— start INFORMATION GIVEN —

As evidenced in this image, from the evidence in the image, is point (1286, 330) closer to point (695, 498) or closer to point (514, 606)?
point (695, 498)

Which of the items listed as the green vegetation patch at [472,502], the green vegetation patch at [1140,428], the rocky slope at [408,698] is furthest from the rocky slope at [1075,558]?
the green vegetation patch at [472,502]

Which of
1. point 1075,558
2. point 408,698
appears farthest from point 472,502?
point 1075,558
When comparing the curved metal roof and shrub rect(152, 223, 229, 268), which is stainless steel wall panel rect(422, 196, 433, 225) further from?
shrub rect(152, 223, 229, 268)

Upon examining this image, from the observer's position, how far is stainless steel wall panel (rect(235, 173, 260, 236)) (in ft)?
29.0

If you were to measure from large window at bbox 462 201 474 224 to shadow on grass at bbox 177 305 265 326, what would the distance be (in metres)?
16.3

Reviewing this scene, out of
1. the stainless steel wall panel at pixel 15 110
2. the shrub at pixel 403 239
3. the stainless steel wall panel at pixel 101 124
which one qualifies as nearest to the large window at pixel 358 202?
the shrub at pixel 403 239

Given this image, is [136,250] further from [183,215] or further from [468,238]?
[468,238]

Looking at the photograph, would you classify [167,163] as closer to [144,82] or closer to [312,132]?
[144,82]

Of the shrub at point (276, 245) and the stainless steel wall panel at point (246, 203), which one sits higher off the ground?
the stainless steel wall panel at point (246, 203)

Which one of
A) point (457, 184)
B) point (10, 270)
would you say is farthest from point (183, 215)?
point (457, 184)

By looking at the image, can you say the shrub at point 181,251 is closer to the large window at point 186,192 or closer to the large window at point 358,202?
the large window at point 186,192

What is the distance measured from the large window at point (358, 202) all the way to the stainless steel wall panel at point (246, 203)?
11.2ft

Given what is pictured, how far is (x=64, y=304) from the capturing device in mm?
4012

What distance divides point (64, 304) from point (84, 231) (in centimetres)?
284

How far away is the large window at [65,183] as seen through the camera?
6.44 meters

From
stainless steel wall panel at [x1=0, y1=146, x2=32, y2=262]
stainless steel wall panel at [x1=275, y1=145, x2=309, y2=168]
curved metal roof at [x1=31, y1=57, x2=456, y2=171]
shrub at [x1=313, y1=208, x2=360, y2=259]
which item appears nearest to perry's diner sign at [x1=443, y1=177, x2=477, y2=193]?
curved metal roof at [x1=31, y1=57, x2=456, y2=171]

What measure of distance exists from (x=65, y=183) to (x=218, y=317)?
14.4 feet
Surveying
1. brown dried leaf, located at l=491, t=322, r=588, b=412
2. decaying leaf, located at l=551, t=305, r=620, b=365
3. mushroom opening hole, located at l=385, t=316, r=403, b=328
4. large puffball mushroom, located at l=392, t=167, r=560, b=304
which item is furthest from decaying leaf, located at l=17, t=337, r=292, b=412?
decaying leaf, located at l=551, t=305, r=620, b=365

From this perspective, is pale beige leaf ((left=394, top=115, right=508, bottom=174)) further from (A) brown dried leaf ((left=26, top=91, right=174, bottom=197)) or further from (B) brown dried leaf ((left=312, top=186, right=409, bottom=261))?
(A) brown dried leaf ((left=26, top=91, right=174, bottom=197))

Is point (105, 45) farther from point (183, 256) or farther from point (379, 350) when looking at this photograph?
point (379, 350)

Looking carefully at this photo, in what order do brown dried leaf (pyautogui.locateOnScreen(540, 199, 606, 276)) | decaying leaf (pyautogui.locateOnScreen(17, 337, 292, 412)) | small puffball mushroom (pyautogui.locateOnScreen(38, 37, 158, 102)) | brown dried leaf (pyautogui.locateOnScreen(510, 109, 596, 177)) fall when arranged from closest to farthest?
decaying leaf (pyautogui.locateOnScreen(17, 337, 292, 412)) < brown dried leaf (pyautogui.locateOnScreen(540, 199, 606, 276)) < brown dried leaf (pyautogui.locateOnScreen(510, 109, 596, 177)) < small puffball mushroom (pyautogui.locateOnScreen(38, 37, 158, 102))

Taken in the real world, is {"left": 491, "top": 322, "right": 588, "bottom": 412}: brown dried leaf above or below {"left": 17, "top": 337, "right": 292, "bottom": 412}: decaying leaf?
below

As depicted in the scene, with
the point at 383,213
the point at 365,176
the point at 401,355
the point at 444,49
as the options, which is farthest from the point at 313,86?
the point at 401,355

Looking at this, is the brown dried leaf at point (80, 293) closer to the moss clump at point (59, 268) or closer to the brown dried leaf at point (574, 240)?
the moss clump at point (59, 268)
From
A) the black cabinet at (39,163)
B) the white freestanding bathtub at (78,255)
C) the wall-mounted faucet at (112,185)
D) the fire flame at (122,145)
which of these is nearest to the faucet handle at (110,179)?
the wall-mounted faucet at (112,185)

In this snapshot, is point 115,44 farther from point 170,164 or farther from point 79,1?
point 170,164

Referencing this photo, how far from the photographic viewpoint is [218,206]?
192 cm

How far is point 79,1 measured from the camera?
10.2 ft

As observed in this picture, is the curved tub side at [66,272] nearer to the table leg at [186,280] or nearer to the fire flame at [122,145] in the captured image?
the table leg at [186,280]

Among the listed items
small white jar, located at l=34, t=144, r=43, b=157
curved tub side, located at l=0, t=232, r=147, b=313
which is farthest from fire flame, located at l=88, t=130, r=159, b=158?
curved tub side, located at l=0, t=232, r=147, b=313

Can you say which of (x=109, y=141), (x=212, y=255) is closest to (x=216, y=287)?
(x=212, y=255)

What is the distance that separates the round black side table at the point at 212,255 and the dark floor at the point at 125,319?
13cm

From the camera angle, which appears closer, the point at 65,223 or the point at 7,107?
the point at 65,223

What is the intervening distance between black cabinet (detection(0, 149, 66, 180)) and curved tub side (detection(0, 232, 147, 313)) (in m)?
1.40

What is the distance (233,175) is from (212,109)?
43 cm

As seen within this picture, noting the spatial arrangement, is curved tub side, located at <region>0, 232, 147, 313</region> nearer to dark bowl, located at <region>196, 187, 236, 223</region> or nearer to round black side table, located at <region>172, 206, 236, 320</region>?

— end INFORMATION GIVEN —

=== DIRECTION ===
Give back the lines of the listing from the one with "Referencing this photo, how" through the end, both included, exactly as written and with nothing added.

=== SOLUTION ===
Referencing this photo, how far from the photographic viewpoint is [218,206]?
192 cm

How far is point 79,1 measured from the camera?
10.2 ft

As observed in this picture, is the curved tub side at [66,272] nearer to the table leg at [186,280] or nearer to the fire flame at [122,145] in the captured image?
the table leg at [186,280]

Among the listed items
small white jar, located at l=34, t=144, r=43, b=157
curved tub side, located at l=0, t=232, r=147, b=313
which is farthest from fire flame, located at l=88, t=130, r=159, b=158?
curved tub side, located at l=0, t=232, r=147, b=313

Can you say which of (x=109, y=141), (x=212, y=255) is closest to (x=216, y=287)?
(x=212, y=255)

What is the distance that separates the round black side table at the point at 212,255 and the dark floor at the point at 125,319?
13cm

From the camera angle, which appears closer, the point at 65,223 or the point at 7,107?
the point at 65,223

What is the intervening distance between black cabinet (detection(0, 149, 66, 180)) and curved tub side (detection(0, 232, 147, 313)) (in m)?
1.40

What is the distance (233,175) is from (212,109)?
43 cm

As seen within this picture, noting the spatial arrangement, is curved tub side, located at <region>0, 232, 147, 313</region> nearer to dark bowl, located at <region>196, 187, 236, 223</region> or nearer to round black side table, located at <region>172, 206, 236, 320</region>?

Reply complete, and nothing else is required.